@guiness56 wrote:Yes, I was just wishing I still lived in Texas, which is my home, and not WA.
Lady_Scarlet wrote:FTC opinion letter and case law: TWYLA BOATLEY, Plaintiff, vs. DIEM CORPORATION, No. CIV 03-0762 UNITED STATES DISTRICT COURT FOR THE DISTRICT OF ARIZONA, 2004, reporting to a CA is considered collection activity.Collection activity cannot continue if they haven't validated (they can keep it there during the 30 days); there is nothing that says they can't put it on a CR before they send the initial letter or that they even have to send the letter (as long as they don't contact you) - so just finding it on a CR is a posibility even if reported years ago.
I stand by my prior comments and here's why:
I admit that before yesterday I had not read the Boatley case. I did read it and wouldn't mind comment from others...
First caveat, I don't know what I don't know, I'm not a lawyer, and the only thing I am pre-qualified for professionally is as a doctor, because my handwriting stinks.
Plaintiff was a tenant in an apartment complex who left prior to her lease ending. She acknowledged that there would be fees. The apartment then hired a CA (Diem) and they went after her for a larger amount than what she thought in the amount of $2619. A judgment was filed and she lost via a summary judgment in the amt of approx. $750.
Plaintiff then files in US Dist. Court in AZ and requests a summary judgment in her favor based of 4 reasons:
1) Plaintiff first noticed the debt via the CA when she pulled her CR. Immediately, she sent a written notice or DV to the CA. CA responds the following month stating that they already sent a dunning letter a year prior (2002). Two months after noticing the CA listing on her report, Plaintiff sends a very strongly worded DV letter to CA (probably similar to Lady's or the ones' posted here). CA responds to that by sending an accounting of the $2600.
Problem....the CA never adjusted the CR to say that this "item is in dispute". Plaintiff partially won on this technicality. Because it wasn't marked as "disputed", the debt therefore became "alleged". Plaintiff argued that this violates 15 USC 1692 e(8): communicating or threatening to communicate to any person credit information which is known or which should be known to be false, including the failure to communicate that a disputed debt is disputed.
2) CA continued to send collection letters after the DV. Plaintiff argued this violated the FDCPA because collection activity still occurred after the DV was initially sent. Plaintiff got lucky again. Because the CA never offered proof or evidence that they ever sent a dunning letter in Court, the judge granted a partial summary judgment.
3) & 4) These dealt with $$$ amounts during collections. Good read, but doesn't really apply to procedure here. Though if a CA charged you "other charges" or outrageous amounts, read it.
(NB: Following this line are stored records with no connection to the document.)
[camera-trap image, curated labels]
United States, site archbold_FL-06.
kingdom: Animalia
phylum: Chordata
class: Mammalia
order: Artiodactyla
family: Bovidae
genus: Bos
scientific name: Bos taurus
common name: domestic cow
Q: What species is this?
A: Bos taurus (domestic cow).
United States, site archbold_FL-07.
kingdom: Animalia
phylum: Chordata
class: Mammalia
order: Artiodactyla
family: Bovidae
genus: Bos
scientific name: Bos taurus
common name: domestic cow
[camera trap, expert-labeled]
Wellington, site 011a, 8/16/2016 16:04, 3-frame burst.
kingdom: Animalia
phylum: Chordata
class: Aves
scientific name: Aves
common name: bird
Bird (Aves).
It didn’t say anywhere in this case that a CA cannot report to a CR during the DV process. It only says that it had to marked as “disputed”. In other words, this case did not address whether CAs reporting to a CR is collection activity. It also didn’t give a time frame for a CA to validate. Per FDCPA, they have an unlimited time frame or limit; they just can’t engage in collection activity during that time.
I did look around the FTC. There were no opinions to be found on this case. It seems that the FTC has gotten out of the biz of opining on FDCPA or FCRA. If there is anything else out there let me know. I did not read the supporting caselaw.